Rogers Beats Estimates as Canada Population Boom Drives Wireless Growth

Rogers Communications Inc. beat analysts’ estimates for revenue and profit as Canada’s strong population growth gave another boost to its wireless division. The shares rose as much as 3.4% in Toronto.

(Bloomberg) — Rogers Communications Inc. beat analysts’ estimates for revenue and profit as Canada’s strong population growth gave another boost to its wireless division. The shares rose as much as 3.4% in Toronto. 

The country’s largest wireless provider earned C$1.09 a share on an adjusted basis in the first quarter, better than Wall Street and Bay Street forecasts for 95 Canadian cents. 

The company added 95,000 postpaid wireless subscribers during the quarter, about 44% more than during the year-earlier period. Rogers said it also enjoyed growth in roaming revenue, as Covid-19 was less of a barrier to Canadians’ travel plans this year.

The numbers don’t include any benefit from Rogers’ deal for Shaw Communications Inc., which closed earlier this month. 

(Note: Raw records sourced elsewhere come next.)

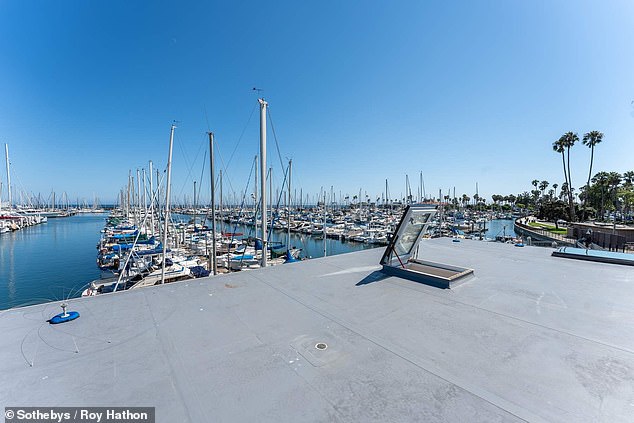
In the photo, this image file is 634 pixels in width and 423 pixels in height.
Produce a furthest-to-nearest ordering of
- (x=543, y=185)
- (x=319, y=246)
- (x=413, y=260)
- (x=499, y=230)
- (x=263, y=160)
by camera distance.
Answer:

Revenue in Rogers’ cable division fell 2%. Chief Executive Officer Tony Staffieri said the company intends to turn that around. “Every one of our businesses needs and will be a growth business,” Staffieri told analysts Wednesday. “Within cable, that really comes from regaining market share.” 

Shaw Savings

Rogers is in the early stages of absorbing Shaw, a cable TV and internet provider that it bought for about C$20 billion ($14.7 billion) in one of the largest-ever acquisitions of a Canadian company.

The contentious deal took two years to complete, and the companies were forced to sell most of Shaw’s wireless business for less than C$3 billion to beat back an antitrust case. They finally won approval from the Canadian government in March, with a number of conditions attached on jobs and network investment. 

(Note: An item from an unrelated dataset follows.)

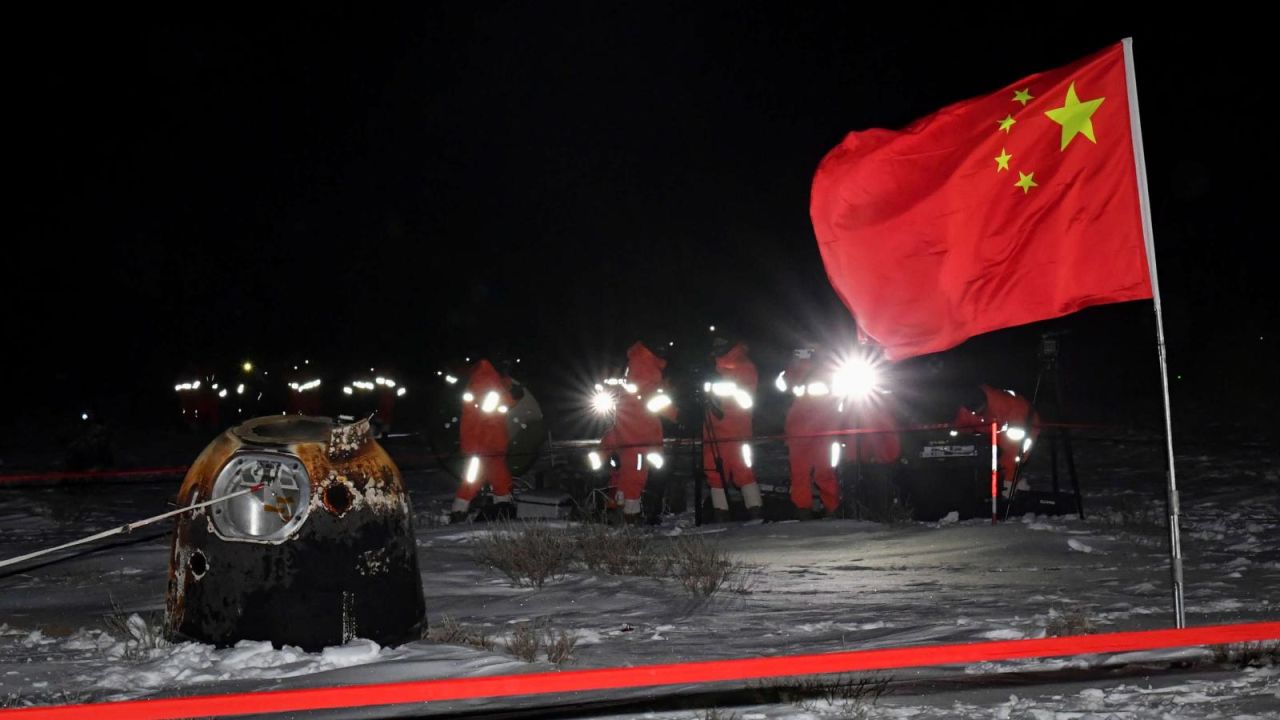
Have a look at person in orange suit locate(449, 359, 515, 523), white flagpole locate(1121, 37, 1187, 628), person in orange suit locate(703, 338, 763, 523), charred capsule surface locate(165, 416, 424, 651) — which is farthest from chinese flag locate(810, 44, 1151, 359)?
person in orange suit locate(449, 359, 515, 523)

Read more: Canada’s Population Grows by Over 1 Million for First Time

Since the transaction closed April 3, Staffieri and his management team have been busy. They’ve announced a deal to take over BAI Communications’ Canadian unit, which holds the rights to provide wireless service in Toronto’s subway, with a promise to upgrade it. 

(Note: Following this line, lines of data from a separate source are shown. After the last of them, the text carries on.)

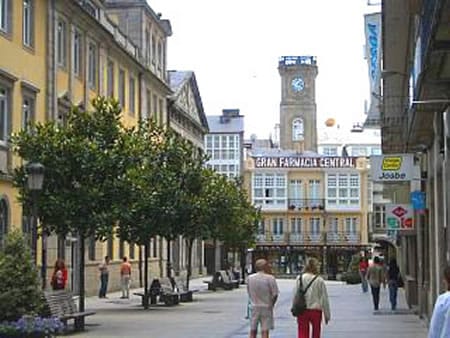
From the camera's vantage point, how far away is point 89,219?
82.1 feet

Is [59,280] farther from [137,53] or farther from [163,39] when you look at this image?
[163,39]

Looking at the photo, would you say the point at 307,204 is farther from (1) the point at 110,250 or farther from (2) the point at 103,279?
(2) the point at 103,279

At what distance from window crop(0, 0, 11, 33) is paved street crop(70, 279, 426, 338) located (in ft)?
30.3

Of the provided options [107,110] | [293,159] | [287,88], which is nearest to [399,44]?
[107,110]

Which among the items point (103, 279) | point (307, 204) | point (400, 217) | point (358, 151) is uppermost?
point (358, 151)

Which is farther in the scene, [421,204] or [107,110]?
[107,110]

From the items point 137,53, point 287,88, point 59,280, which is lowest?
point 59,280

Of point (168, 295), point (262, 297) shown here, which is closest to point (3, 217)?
point (168, 295)

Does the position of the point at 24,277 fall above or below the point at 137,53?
below

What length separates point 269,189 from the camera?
105 m

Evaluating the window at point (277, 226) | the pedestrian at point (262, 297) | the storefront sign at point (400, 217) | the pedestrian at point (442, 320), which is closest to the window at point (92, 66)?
the storefront sign at point (400, 217)

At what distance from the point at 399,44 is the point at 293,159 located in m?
78.7

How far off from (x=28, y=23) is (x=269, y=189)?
229ft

The CEO also made management changes, appointing former Shaw executive Zoran Stakic as chief transformation officer and hiring Navdeep Bains, a former cabinet minister in Prime Minister Justin Trudeau’s government, as chief corporate affairs officer. 

But Staffieri faces pressure to spend on networks and customer service while also pruning costs, in order to cut down the huge debt Rogers added to acquire Shaw. Moody’s Investors Service, S&P Global Ratings and Fitch have all placed the firm at their lowest investment grade rating. 

S&P said the decision to finance the Shaw deal almost entirely with borrowed money “represents a significant departure from more conservative financial policies that had supported our ratings on the company.” But Staffieri said in an interview with Bloomberg News earlier this month that he sees no need for Rogers to sell assets, and it will be able to cut its leverage ratio quickly and grow its cash flow. 

The company didn’t make any changes to the financial guidance it released on March 31. Company executives said they’re sticking to the target of finding C$1 billion in synergies from the Shaw merger, to come through through a combination of job cuts and savings on media content and other expenses.